Use of Tethered Enzymes as a Platform Technology for Rapid Analyte Detection
Fig 3
Using NP-PK and NP-Luc for rapid detection of NSE in a rat model for stroke.
A) Fluoro Jade-C staining for measurement of damaged brain tissue volume. The presence and absence of FJC-labeled degenerative neurons were imaged with epifluorescence under 20x magnification using filters for FITC. (a) Region with abundant FJC staining (bright cells) on lesioned side. (b) Region at the edge of FJC staining. (c) Region that is contralateral to (a) that did not show any FJC staining. Dotted line in B and low magnification inset indicates manually-mapped border between FJC positive and negative areas. B) FJC staining in control brain section. (a) and (b) are in area of craniectomy. C-D) Individual rat data (C-stroke and D-control) for NSE measurements at each time point (grayscale lines indicate data points for individual animals, line with symbol indicates the mean±standard deviation) as performed by tethered PK and Luc assay, and normalized to time point -1 hour.
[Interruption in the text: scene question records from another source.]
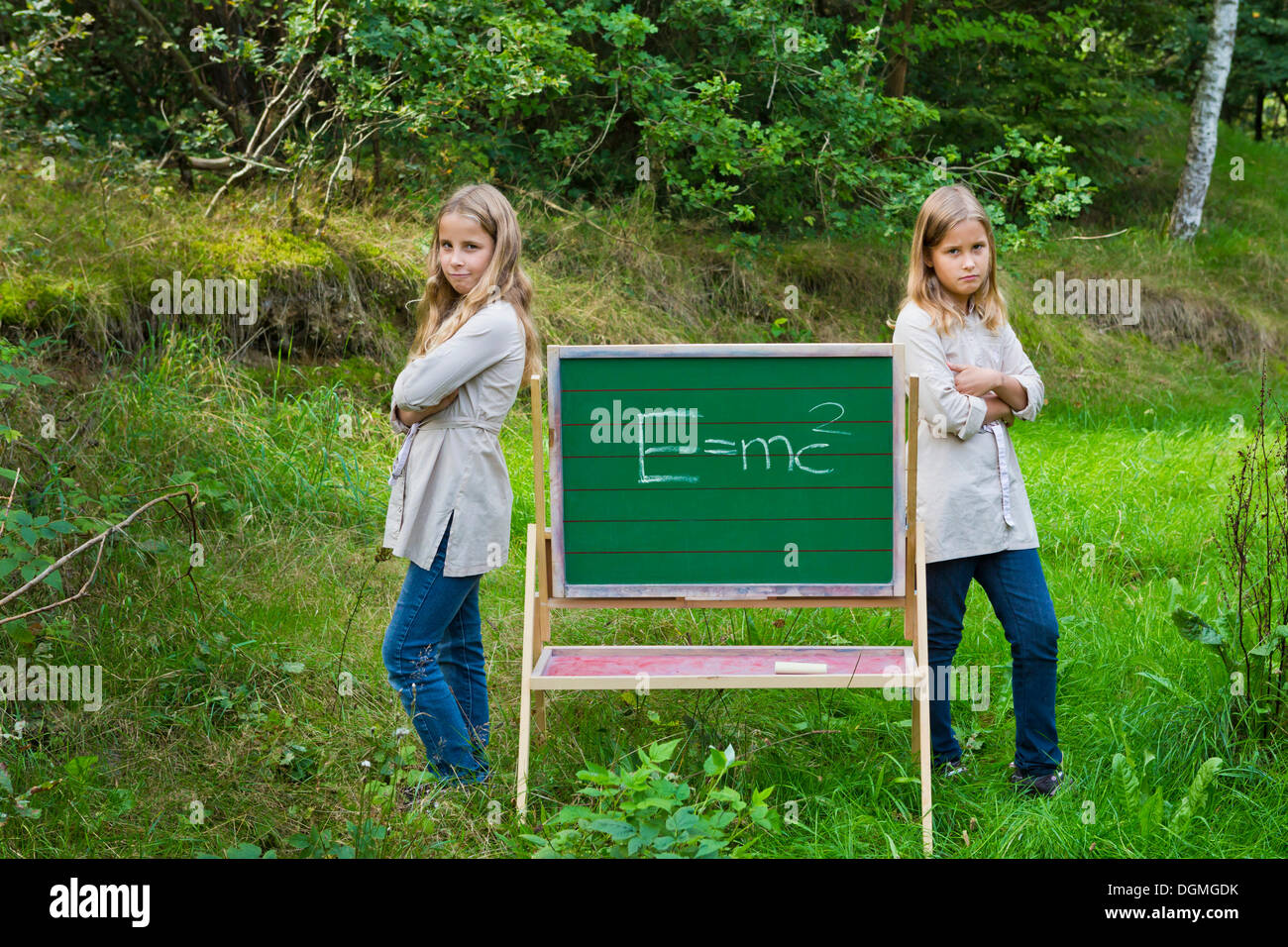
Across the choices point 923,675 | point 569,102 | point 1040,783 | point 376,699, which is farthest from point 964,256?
point 569,102

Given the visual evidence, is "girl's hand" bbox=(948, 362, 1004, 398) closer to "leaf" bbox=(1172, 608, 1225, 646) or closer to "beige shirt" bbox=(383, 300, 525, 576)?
"leaf" bbox=(1172, 608, 1225, 646)

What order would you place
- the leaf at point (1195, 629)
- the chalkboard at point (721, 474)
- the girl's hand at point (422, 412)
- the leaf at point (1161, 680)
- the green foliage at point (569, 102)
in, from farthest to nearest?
the green foliage at point (569, 102) < the leaf at point (1161, 680) < the leaf at point (1195, 629) < the chalkboard at point (721, 474) < the girl's hand at point (422, 412)

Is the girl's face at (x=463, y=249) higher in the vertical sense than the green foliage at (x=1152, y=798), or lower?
higher

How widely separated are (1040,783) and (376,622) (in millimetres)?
2614

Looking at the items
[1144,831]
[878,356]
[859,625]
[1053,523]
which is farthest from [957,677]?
A: [1053,523]

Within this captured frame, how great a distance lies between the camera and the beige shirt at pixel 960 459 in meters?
3.41

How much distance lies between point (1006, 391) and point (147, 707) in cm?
294

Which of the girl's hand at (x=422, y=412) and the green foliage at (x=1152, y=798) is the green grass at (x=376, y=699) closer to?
the green foliage at (x=1152, y=798)

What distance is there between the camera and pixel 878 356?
341 centimetres

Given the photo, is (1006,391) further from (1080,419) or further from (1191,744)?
(1080,419)

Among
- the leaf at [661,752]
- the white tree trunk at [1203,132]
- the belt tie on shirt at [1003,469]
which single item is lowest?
the leaf at [661,752]

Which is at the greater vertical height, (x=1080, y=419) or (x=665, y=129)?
(x=665, y=129)

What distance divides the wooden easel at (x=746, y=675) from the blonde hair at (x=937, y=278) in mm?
388

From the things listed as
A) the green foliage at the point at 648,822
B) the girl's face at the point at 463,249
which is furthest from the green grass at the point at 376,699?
the girl's face at the point at 463,249
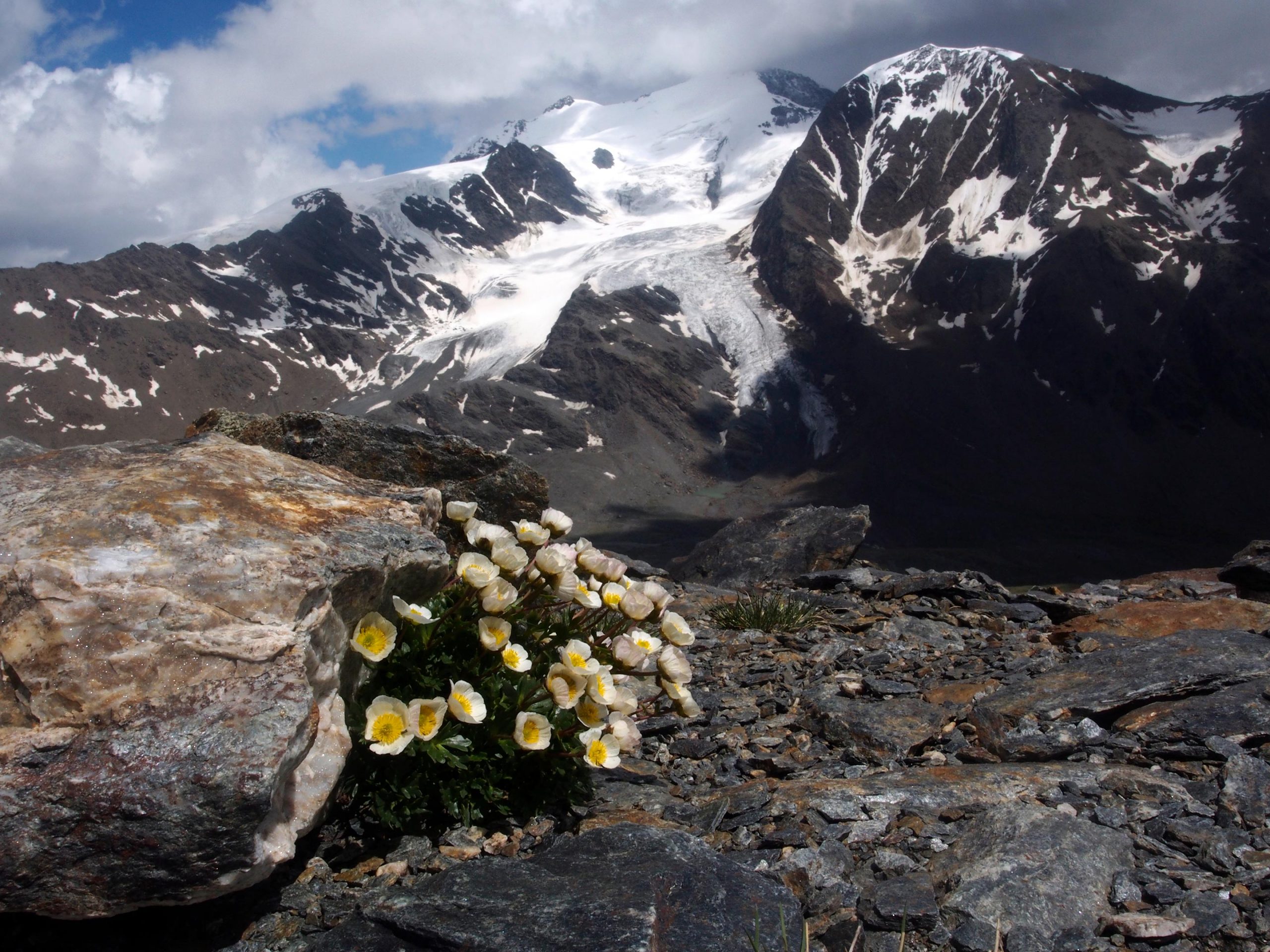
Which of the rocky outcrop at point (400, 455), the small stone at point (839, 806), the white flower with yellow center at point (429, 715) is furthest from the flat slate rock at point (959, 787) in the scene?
the rocky outcrop at point (400, 455)

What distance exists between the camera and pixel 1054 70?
16950cm

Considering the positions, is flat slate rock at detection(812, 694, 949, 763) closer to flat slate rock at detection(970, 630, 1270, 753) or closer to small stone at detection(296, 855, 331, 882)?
flat slate rock at detection(970, 630, 1270, 753)

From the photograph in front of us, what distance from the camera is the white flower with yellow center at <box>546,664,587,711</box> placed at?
3.79 metres

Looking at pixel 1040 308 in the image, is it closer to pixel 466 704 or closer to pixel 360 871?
pixel 466 704

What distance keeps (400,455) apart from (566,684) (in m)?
6.04

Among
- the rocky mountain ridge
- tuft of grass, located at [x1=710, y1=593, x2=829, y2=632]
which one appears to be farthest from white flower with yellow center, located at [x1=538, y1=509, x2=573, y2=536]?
the rocky mountain ridge

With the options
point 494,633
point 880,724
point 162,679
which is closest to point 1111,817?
point 880,724

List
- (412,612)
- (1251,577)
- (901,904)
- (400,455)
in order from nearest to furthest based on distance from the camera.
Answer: (901,904)
(412,612)
(400,455)
(1251,577)

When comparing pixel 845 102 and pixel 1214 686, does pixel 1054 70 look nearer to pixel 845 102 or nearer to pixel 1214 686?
pixel 845 102

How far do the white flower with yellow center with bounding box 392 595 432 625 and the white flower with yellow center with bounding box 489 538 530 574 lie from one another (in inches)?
16.6

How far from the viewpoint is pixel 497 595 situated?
390cm

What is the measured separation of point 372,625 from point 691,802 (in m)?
2.12

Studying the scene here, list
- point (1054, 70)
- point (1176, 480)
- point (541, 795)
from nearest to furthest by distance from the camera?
point (541, 795) → point (1176, 480) → point (1054, 70)

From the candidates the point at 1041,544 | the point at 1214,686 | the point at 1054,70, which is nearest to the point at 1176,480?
the point at 1041,544
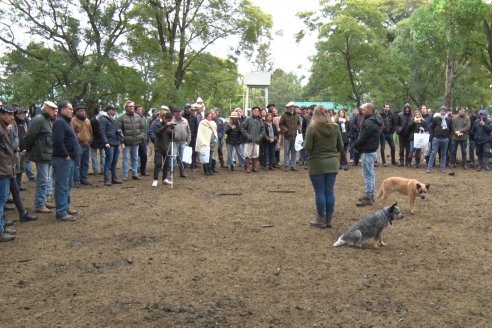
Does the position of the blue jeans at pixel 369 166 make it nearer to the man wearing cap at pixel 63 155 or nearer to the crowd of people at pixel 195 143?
the crowd of people at pixel 195 143

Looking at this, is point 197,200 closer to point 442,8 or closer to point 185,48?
point 442,8

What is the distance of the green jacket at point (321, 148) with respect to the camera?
23.8ft

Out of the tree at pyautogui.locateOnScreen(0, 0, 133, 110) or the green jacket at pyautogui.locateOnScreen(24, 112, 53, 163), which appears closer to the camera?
the green jacket at pyautogui.locateOnScreen(24, 112, 53, 163)

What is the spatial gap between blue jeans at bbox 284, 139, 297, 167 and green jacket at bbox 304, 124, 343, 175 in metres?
6.90

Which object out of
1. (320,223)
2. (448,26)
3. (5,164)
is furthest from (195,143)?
(448,26)

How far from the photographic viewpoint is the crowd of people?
7352 millimetres

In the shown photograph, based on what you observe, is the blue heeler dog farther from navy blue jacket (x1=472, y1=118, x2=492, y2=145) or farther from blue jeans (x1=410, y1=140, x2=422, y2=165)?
navy blue jacket (x1=472, y1=118, x2=492, y2=145)

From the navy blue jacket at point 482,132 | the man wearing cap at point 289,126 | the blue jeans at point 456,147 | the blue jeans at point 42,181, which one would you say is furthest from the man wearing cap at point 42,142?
the navy blue jacket at point 482,132

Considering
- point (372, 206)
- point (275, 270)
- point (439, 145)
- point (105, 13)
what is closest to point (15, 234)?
point (275, 270)

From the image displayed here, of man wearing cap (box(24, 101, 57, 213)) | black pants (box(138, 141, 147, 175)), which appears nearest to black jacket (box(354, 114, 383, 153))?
man wearing cap (box(24, 101, 57, 213))

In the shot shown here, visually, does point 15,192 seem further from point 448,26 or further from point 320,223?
point 448,26

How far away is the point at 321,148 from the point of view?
23.9ft

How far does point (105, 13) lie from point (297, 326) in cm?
1799

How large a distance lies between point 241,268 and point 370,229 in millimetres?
1956
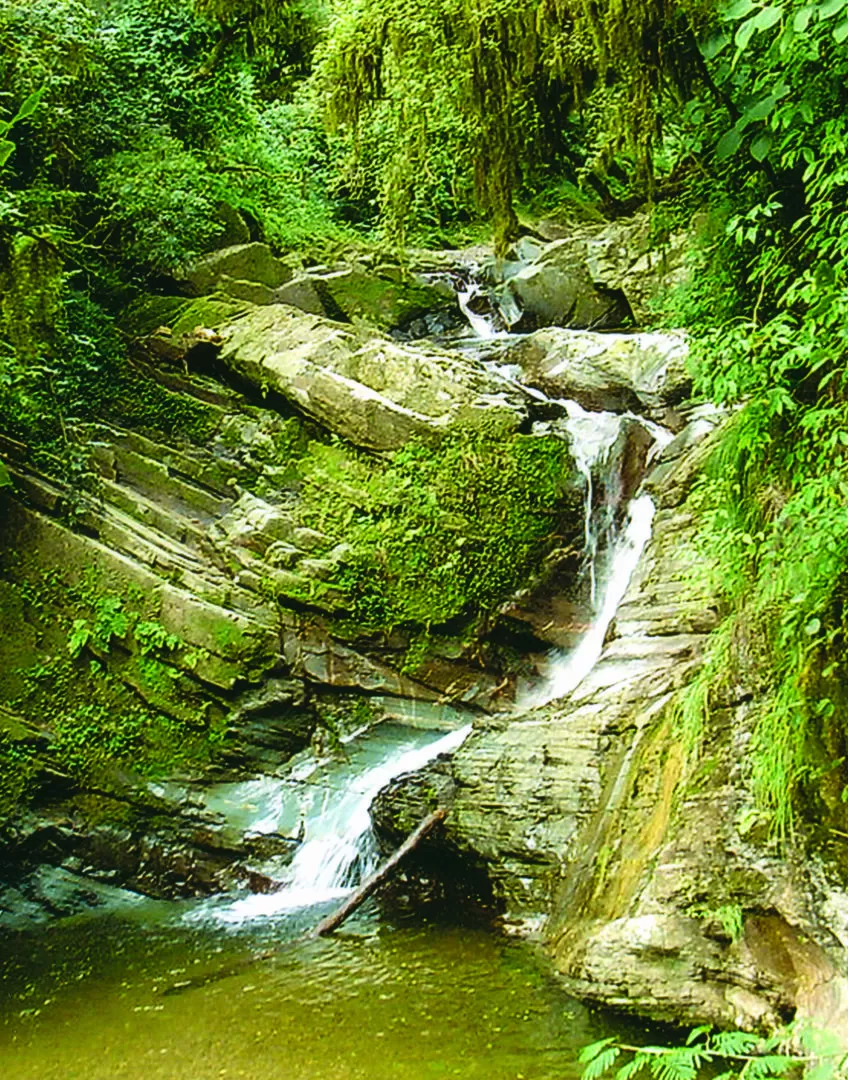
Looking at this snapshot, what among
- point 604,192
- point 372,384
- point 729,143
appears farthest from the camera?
point 372,384

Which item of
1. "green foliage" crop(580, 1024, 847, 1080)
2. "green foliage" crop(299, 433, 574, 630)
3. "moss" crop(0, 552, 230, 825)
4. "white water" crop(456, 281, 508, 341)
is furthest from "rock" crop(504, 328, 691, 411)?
"green foliage" crop(580, 1024, 847, 1080)

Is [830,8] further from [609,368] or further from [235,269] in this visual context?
[235,269]

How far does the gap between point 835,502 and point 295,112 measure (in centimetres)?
1346

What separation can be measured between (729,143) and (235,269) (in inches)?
355

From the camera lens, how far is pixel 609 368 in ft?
36.2

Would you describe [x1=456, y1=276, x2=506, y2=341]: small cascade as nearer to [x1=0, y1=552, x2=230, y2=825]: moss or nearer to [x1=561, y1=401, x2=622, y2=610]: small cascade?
[x1=561, y1=401, x2=622, y2=610]: small cascade

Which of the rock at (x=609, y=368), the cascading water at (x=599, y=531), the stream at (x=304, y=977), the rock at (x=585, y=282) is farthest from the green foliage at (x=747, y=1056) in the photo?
the rock at (x=585, y=282)

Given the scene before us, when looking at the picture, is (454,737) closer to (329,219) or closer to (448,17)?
(448,17)

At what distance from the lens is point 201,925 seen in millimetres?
7070

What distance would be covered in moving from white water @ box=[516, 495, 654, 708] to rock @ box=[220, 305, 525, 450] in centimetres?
166

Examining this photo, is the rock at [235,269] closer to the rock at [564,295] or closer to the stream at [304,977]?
the rock at [564,295]

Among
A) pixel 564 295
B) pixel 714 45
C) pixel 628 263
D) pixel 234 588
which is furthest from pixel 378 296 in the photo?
pixel 714 45

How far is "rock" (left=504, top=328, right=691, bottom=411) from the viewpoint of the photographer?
34.5 feet

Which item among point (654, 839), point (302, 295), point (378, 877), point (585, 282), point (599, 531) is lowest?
point (378, 877)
Plasma samples were collected from stroke induced or control rats pre (-1 hr), and post occlusion (0, 1, 3 and 6 hr). The mean slope of the trend (dashed line) was calculated averaging individual slopes in each group (stroke = 0.26 with 0.95 confidence interval, control = -0.02 with 0.38 confidence interval). E) Summary of rat stroke model experiments showing a statistically significant increase in NSE plasma levels in stroke (blue bars) vs. control (red bars) rats as soon as 1 hour post occlusion. F) Measurements of NSE in plasma from rats using ELISA showed elevated levels in stroke compared to control rats at the last time point (6 hr post-occlusion). P values– 0.05<*<0.1, 0.01<**<0.05. Data from 10 rats were included in our analysis, with the exclusion of 3 hour and 6 hour time points for one control animal that died (at 2 hour mark), and a 6 hour time point for a stroke animal which died and was found to have a large hemorrhage at the base of the brain.